Text passage

- Opening Delimiter -

Healthcare workers prepare Pfizer coronavirus vaccinations in Los Angeles, Calif., January 7, 2021. (Lucy Nicholson/Reuters)

Last week, I noted a statement from some prominent Catholic ethicists saying that pro-lifers need not have qualms about taking any of the four leading Covid vaccines. The use of the vaccines does not encourage abortion, disrespect the remains of unborn human beings unjustly killed in abortion, or implicate patients in wrongly benefiting from that injustice. I found, and find, that statement persuasive.

Now there’s a counter-statement saying that this and similar endorsements of the vaccines “run afoul of our rights of conscience to refuse such vaccines.” None of those endorsements say that anyone should be forced to receive one of the vaccines. The signatories’ objection appears to be that the endorsing statements say that there are sound moral reasons for taking the vaccines and that the other side of the ledger is not compelling. Thus these endorsements could be taken to suggest that the vaccines are morally obligatory, not just acceptable, and to provide part of a justification for pressuring or even coercing people into taking the vaccines.

The statement I commended, organized by the Ethics and Public Policy Center, applied traditional Catholic analysis to the question of how to respond to the present effects of past evils. That analysis turns on whether the action currently being contemplated requires willing that the evil have been committed, on how closely connected the current action is to the evil, and so forth. The EPPC statement concludes that taking the vaccines is acceptable in the same way that it is acceptable to use land that was stolen long ago. The counter-statement calls the conclusion “morally repugnant,” suggests these categories of analysis can be applied only in a Christian society, and advances a new way of understanding what counts as “remote cooperation with evil.” This is, I think, the weakest part of its argument.

The counter-statement accurately points out that the Congregation for the Doctrine of the Faith has defended the right to refrain from taking a COVID vaccine. Its full discussion of this matter is worth reading:

[P]ractical reason makes evident that vaccination is not, as a rule, a moral obligation and that, therefore, it must be voluntary. In any case, from the ethical point of view, the morality of vaccination depends not only on the duty to protect one’s own health, but also on the duty to pursue the common good. In the absence of other means to stop or even prevent the epidemic, the common good may recommend vaccination, especially to protect the weakest and most exposed. Those who, however, for reasons of conscience, refuse vaccines produced with cell lines from aborted fetuses, must do their utmost to avoid, by other prophylactic means and appropriate behavior, becoming vehicles for the transmission of the infectious agent. In particular, they must avoid any risk to the health of those who cannot be vaccinated for medical or other reasons, and who are the most vulnerable (emphasis in original).

Neither this portion of the CDF document nor the document as a whole seems very different from the EPPC statement. But I agree with the new counter-statement that, as the CDF says, governments should not require that everyone take the vaccines and that Catholic bishops should not tell their flocks that it is morally obligatory to take them. Thankfully, both prospects seem, if I may, remote.

- Closing Delimiter -

According to the passage on Covid vaccines, what three things does using the vaccines not do? List all three. The data after this text come from a separate, unrelated source.

Dataset extract

- Opening Delimiter -

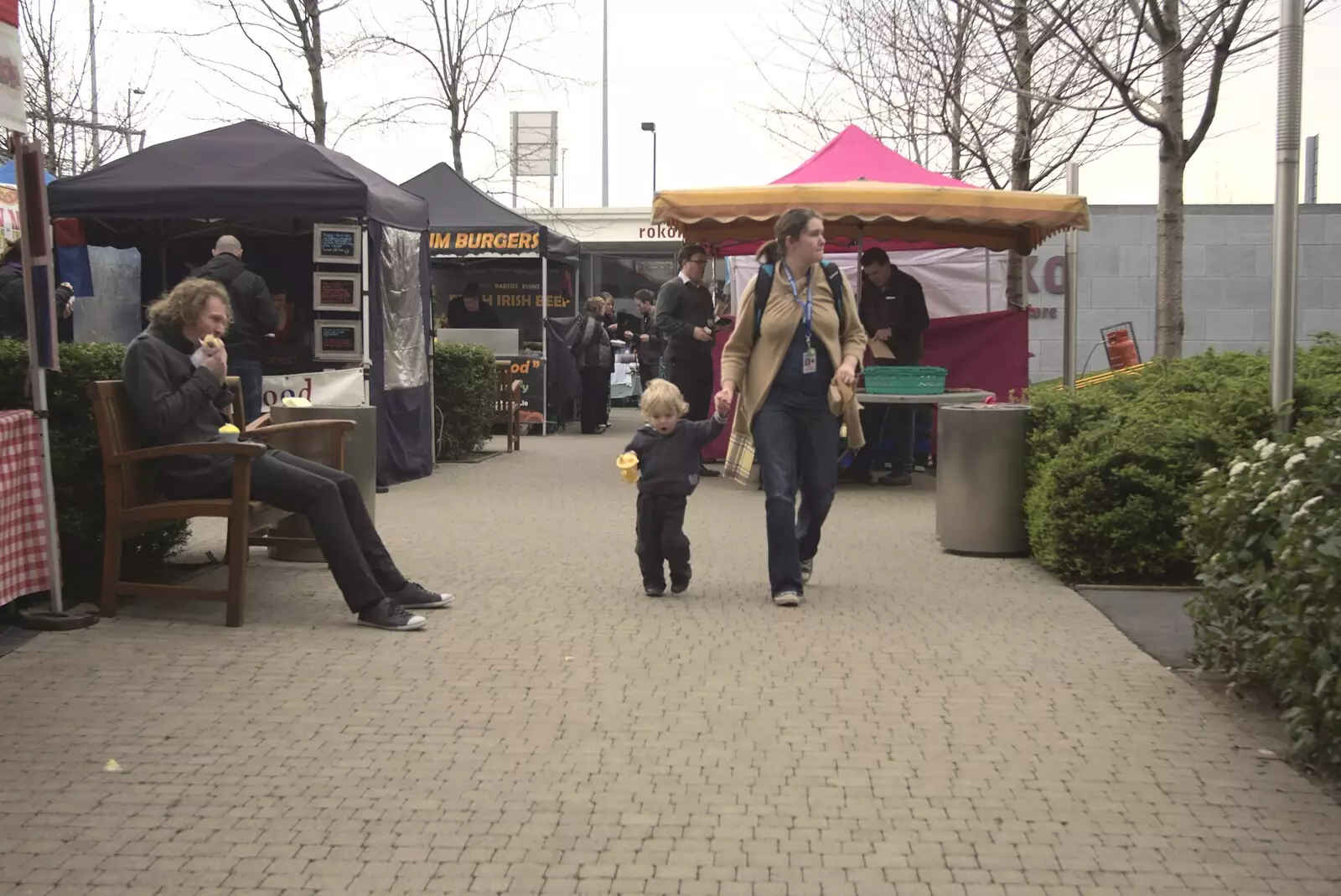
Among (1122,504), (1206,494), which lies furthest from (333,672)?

- Closing Delimiter -

Exercise solution
- Encourage abortion
- Disrespect the remains of unborn human beings unjustly killed in abortion
- Implicate patients in wrongly benefiting from that injustice